Cinzas (Sholay), de Ramesh Sippy, resgata o cinemão popular indiano. Lançado durante o período da Emergência no país, quando Indira Ghandi destituiu o Congresso Nacional e governou como uma quase ditadura entre junho de 1975 e março de 1977, o filme é um dos maiores campeões de bilheteria até hoje. Chegou a ficar em cartaz por cinco anos no Minerva Theatre em Bombaim! O segredo do sucesso: era a válvula de escape que a população precisava nesses tempos tumultuados.
Curry western
Inusitadamente, Cinzas reconstitui o faroeste em terras indianas. Repete, assim, o spaguetti western que a Itália produzia. Aliás, é mais do que evidente que a principal inspiração foi Era Uma Vez no Oeste (C’era una volta il West, 1968), de Sergio Leone. Basta ver a sequência na qual o vilão Gabbar (Amjad Khan) e sua quadrilha matam a família de Thakur (Sanjeev Kumar), inclusive uma criança, como fez o personagem de Henry Fonda nesse clássico italiano. Se não bastasse, aqui um dos protagonistas toca harmônica, como o vingativo Charles Bronson no longa de Leone. Além disso, os flashbacks que explicam o motivo dessa sede justiceira se equivalem nas duas obras. Esse tipo de adaptação também ganhou um apelido, o curry western, mas acabou não vingando.

◇ ◇ ◇ ◇ ◇ ◇ ◇

◆ Objetivo:
Por favor, passe para o inglês esta frase do texto sobre Cinzas: "Esse tipo de adaptação também ganhou um apelido, o curry western, mas acabou não vingando." Estas linhas provêm de uma fonte diferente.

(Listagem de dados)
◇ ◇ ◇ ◇ ◇ ◇ ◇

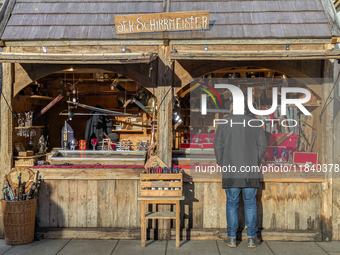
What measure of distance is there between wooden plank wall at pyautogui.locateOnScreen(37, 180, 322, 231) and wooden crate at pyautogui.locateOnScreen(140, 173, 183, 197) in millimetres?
389

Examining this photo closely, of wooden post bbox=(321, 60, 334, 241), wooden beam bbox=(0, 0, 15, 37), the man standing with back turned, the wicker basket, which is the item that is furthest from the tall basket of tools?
wooden post bbox=(321, 60, 334, 241)

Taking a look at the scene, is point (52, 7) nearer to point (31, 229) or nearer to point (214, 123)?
point (31, 229)

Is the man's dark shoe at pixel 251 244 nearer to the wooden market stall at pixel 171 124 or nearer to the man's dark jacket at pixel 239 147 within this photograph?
the wooden market stall at pixel 171 124

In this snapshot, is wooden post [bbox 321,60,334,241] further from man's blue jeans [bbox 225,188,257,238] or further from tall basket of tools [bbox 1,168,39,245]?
tall basket of tools [bbox 1,168,39,245]

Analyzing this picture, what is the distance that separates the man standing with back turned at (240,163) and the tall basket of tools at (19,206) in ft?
9.26

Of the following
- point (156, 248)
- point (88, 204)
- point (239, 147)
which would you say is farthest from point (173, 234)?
point (239, 147)

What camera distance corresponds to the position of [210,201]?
5.55 metres

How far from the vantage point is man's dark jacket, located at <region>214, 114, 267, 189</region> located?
5.10 metres

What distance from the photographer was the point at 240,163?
16.8 ft

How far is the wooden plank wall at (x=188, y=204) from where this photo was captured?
5520mm

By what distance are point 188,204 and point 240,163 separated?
108cm

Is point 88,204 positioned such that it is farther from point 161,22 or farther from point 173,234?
point 161,22

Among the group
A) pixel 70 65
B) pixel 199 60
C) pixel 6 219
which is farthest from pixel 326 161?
pixel 6 219

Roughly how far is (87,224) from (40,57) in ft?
8.56
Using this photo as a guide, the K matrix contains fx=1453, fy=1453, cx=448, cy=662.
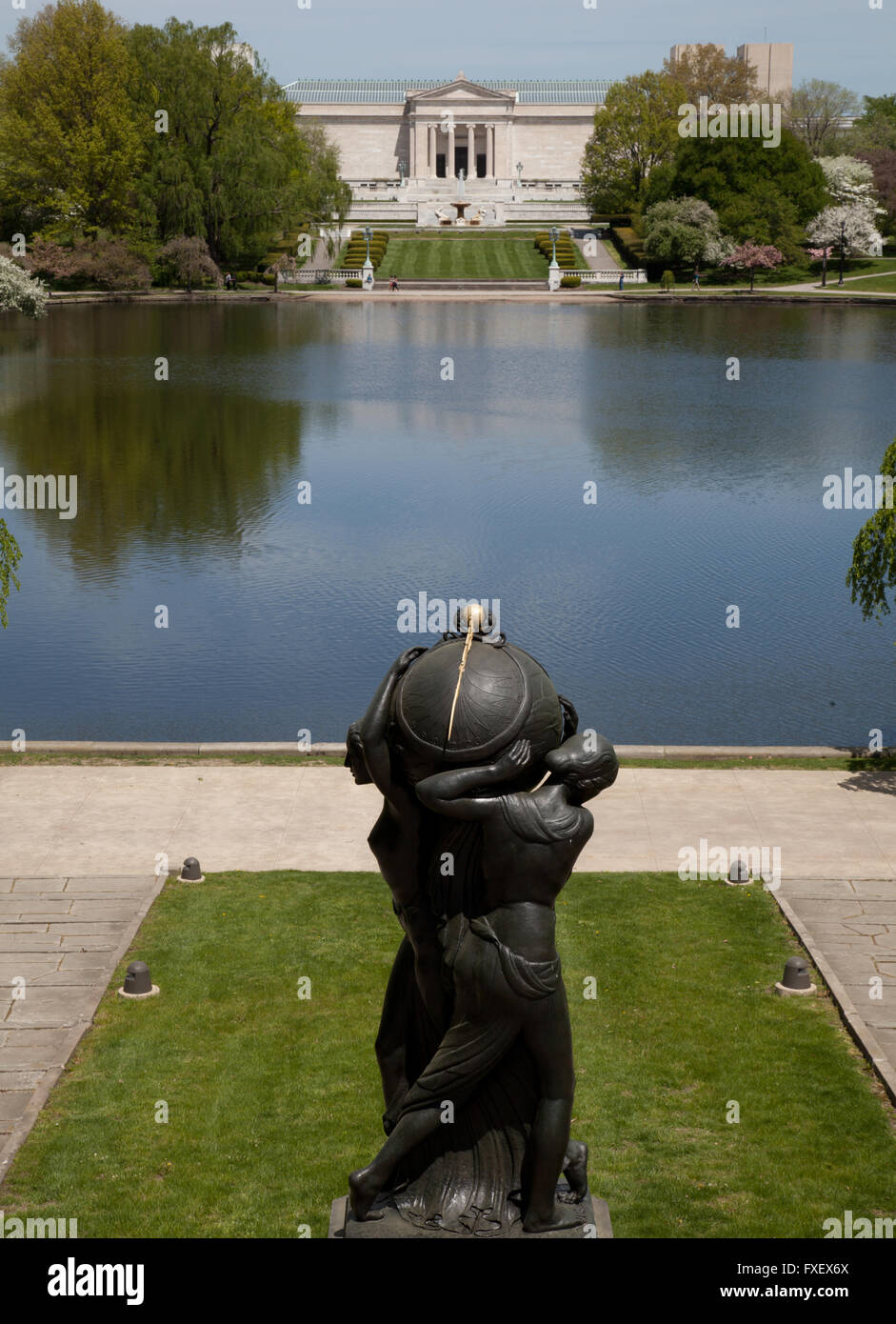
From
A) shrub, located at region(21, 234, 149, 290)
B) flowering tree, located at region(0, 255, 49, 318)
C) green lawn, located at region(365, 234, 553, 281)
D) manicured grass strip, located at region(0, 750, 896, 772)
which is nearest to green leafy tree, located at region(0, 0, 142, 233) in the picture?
shrub, located at region(21, 234, 149, 290)

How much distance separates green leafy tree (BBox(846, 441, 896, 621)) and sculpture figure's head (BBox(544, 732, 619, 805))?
1307 cm

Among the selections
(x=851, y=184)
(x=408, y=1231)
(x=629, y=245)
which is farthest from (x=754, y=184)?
(x=408, y=1231)

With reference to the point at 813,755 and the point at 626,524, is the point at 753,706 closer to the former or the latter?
the point at 813,755

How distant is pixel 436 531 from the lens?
32.7 metres

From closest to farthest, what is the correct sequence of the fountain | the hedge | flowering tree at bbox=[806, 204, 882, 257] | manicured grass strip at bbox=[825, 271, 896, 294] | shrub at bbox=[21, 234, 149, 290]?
shrub at bbox=[21, 234, 149, 290], manicured grass strip at bbox=[825, 271, 896, 294], flowering tree at bbox=[806, 204, 882, 257], the hedge, the fountain

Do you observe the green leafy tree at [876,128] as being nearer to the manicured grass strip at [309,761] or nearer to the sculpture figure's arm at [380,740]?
the manicured grass strip at [309,761]

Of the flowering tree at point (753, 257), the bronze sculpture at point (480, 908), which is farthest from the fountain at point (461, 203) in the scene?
the bronze sculpture at point (480, 908)

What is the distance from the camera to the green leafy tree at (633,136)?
101 m

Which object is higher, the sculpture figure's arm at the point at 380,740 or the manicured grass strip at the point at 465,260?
the manicured grass strip at the point at 465,260

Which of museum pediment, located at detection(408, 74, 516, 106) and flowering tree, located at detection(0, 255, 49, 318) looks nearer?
flowering tree, located at detection(0, 255, 49, 318)

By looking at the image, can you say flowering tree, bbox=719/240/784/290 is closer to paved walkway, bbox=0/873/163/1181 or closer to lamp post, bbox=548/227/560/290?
lamp post, bbox=548/227/560/290

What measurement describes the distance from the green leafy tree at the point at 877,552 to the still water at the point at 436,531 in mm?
2896

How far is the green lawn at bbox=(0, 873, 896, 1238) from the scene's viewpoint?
9.54 m
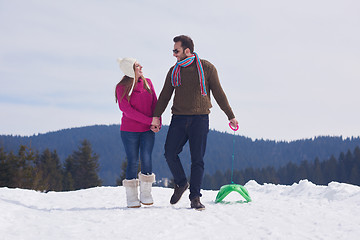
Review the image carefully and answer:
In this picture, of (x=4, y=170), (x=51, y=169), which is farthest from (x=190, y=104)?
(x=51, y=169)

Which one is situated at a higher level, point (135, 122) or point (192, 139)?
point (135, 122)

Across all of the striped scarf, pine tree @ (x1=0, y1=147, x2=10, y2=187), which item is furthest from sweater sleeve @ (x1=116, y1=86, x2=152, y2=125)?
pine tree @ (x1=0, y1=147, x2=10, y2=187)

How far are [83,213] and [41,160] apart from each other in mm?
52945

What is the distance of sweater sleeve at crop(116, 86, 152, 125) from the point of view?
5.09m

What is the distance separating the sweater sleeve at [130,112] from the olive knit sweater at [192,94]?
0.20 m

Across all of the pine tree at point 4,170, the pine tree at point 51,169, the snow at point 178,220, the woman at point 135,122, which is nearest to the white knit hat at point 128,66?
the woman at point 135,122

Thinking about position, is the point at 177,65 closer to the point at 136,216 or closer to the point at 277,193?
the point at 136,216

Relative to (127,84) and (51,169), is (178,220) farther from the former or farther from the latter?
(51,169)

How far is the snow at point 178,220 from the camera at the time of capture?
3.64 metres

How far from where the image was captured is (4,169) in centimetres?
3406

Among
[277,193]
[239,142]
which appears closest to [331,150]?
[239,142]

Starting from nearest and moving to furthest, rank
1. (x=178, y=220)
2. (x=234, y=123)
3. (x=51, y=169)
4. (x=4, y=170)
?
(x=178, y=220) → (x=234, y=123) → (x=4, y=170) → (x=51, y=169)

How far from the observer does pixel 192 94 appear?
505 cm

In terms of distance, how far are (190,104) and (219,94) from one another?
508 mm
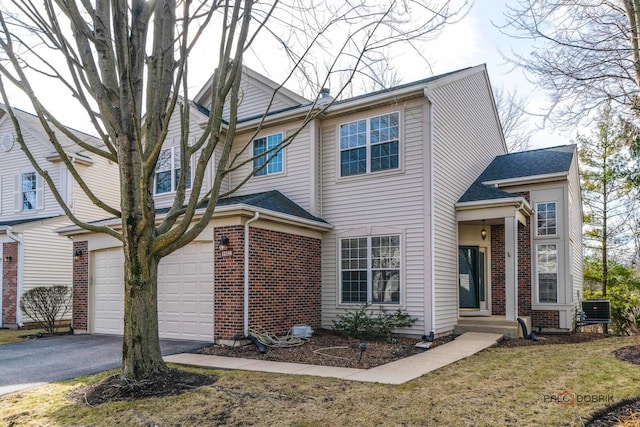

◇ ◇ ◇ ◇ ◇ ◇ ◇

◆ Resultado da tarefa:
This type of adaptation also earned a nickname, the curry western, but it ended up not catching on.